What you will do —
Return only the number of lines in the entries below that hold the word "Zealand".

(Records contained in a dataset)

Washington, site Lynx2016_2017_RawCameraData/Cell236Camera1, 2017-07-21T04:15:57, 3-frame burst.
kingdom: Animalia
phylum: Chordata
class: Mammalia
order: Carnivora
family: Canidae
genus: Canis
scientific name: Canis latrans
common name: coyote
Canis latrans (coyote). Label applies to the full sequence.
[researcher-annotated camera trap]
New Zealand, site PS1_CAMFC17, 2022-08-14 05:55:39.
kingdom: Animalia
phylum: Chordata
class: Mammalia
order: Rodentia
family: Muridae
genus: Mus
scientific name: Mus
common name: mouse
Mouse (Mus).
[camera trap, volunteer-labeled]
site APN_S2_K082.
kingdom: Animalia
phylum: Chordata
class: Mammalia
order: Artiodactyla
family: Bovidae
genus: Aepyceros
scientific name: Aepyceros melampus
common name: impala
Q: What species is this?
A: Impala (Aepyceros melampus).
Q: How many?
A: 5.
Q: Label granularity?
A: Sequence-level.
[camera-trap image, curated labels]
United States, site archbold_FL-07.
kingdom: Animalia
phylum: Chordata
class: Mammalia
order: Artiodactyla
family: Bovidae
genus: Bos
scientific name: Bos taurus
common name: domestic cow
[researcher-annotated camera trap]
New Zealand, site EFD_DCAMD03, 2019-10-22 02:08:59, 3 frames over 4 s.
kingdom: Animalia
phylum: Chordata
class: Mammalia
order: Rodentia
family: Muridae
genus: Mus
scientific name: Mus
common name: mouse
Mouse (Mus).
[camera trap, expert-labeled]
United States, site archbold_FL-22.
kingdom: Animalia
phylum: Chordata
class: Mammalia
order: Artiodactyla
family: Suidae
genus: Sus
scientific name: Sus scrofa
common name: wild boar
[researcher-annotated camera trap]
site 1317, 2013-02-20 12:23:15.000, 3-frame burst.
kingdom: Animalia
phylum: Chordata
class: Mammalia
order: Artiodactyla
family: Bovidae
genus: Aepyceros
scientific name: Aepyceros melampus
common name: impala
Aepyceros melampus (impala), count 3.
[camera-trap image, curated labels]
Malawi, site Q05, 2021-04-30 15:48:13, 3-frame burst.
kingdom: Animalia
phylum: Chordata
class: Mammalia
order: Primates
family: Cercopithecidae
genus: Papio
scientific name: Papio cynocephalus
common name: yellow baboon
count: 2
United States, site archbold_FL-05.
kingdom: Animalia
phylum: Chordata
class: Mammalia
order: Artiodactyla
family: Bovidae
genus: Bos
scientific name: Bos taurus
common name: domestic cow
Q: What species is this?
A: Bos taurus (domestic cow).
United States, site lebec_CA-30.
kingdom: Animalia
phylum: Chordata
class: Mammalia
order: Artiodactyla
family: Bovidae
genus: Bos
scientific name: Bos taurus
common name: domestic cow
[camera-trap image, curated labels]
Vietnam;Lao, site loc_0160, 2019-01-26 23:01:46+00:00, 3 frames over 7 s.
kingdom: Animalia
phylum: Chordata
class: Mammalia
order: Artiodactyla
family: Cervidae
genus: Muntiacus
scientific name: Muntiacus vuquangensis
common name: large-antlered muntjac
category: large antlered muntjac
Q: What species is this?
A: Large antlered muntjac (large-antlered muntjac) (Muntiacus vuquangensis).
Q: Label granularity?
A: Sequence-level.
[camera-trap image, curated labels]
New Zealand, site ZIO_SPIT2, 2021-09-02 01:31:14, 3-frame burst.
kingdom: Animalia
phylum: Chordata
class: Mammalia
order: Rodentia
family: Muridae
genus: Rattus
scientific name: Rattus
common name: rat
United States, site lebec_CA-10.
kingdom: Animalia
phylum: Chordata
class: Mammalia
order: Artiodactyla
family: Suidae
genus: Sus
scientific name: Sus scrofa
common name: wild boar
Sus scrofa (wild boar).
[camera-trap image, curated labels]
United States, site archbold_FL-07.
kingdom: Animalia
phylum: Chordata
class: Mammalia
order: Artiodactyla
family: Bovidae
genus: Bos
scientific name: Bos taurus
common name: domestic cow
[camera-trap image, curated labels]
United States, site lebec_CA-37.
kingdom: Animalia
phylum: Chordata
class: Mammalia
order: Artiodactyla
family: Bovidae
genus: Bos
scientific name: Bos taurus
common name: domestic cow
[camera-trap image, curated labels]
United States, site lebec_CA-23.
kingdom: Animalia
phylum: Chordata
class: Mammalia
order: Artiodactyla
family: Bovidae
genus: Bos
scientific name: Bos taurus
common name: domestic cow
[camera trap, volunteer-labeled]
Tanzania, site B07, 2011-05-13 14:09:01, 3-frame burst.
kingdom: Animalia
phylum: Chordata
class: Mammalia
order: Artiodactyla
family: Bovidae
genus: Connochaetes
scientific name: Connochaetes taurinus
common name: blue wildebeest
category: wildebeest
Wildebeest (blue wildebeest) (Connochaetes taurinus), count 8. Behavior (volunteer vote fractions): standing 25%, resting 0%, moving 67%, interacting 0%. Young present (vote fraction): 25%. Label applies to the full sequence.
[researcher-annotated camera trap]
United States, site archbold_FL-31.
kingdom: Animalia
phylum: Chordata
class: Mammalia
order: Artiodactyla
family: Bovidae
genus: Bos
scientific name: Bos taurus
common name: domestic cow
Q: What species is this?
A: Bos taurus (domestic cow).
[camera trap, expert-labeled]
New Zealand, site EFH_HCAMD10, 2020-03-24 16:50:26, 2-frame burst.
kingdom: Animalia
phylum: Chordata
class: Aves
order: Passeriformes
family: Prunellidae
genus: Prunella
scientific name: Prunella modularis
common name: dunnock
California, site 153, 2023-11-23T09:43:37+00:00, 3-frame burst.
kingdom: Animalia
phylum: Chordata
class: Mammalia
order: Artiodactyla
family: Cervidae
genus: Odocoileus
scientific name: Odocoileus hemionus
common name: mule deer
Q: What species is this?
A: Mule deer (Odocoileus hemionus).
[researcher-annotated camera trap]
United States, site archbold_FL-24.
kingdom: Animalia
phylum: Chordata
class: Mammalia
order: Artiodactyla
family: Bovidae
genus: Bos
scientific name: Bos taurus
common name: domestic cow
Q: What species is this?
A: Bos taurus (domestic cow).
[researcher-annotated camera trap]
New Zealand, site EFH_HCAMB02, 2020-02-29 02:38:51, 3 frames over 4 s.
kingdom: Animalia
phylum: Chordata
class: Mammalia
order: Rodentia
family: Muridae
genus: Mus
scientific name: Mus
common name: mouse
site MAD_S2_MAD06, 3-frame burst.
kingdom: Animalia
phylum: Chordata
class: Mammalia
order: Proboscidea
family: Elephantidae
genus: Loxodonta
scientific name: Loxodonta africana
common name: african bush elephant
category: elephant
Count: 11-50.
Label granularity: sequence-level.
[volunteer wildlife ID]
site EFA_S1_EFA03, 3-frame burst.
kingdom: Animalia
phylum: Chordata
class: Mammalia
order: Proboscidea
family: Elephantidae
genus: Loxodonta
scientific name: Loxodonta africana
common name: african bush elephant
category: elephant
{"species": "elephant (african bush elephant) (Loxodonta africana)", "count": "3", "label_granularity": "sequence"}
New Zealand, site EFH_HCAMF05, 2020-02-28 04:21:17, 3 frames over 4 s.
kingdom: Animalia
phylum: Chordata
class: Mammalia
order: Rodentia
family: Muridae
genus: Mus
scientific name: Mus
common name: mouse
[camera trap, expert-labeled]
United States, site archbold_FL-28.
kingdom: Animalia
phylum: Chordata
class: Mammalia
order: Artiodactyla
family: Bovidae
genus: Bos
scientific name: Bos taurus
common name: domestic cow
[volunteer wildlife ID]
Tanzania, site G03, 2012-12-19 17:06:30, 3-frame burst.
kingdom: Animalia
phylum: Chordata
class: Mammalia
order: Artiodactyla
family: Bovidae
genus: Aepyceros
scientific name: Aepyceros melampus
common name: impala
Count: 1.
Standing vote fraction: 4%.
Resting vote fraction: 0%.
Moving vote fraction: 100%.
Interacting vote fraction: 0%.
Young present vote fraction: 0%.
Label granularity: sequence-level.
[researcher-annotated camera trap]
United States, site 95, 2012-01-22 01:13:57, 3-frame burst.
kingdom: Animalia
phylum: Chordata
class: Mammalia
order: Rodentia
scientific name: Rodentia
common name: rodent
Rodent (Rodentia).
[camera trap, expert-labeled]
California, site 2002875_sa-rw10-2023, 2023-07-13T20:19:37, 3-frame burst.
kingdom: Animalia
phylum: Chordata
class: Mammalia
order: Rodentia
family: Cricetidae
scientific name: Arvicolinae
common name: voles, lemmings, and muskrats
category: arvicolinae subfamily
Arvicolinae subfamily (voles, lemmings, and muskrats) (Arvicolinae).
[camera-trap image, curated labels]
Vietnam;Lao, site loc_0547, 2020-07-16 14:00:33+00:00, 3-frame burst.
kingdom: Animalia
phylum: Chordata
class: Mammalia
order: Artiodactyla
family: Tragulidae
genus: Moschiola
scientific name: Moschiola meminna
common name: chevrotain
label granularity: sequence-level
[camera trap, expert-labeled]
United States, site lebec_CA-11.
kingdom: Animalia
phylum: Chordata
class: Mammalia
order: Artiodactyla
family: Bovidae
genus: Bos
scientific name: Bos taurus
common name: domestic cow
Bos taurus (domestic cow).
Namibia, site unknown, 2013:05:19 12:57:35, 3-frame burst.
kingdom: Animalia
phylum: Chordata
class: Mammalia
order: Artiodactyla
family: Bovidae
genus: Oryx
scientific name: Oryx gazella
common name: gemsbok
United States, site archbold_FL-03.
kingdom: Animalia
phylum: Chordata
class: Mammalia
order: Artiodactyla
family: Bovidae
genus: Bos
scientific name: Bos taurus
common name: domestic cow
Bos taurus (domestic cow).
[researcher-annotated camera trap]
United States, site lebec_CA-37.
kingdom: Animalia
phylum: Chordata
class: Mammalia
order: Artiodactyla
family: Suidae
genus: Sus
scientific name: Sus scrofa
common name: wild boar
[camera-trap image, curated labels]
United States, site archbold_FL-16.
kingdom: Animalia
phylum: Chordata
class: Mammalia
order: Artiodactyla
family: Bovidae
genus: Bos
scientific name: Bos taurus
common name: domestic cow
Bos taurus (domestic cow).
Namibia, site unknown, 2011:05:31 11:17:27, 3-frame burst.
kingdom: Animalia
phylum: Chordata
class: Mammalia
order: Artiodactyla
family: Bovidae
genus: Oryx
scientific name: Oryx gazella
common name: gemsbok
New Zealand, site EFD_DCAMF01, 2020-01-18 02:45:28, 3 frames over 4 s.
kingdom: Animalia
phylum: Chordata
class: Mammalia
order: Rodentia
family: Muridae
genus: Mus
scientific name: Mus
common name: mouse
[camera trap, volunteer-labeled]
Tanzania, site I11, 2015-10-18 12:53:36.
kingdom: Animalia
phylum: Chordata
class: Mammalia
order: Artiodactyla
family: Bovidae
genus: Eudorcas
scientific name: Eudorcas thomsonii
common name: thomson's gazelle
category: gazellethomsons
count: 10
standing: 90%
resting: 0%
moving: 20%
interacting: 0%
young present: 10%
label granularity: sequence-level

Result of this exercise —
7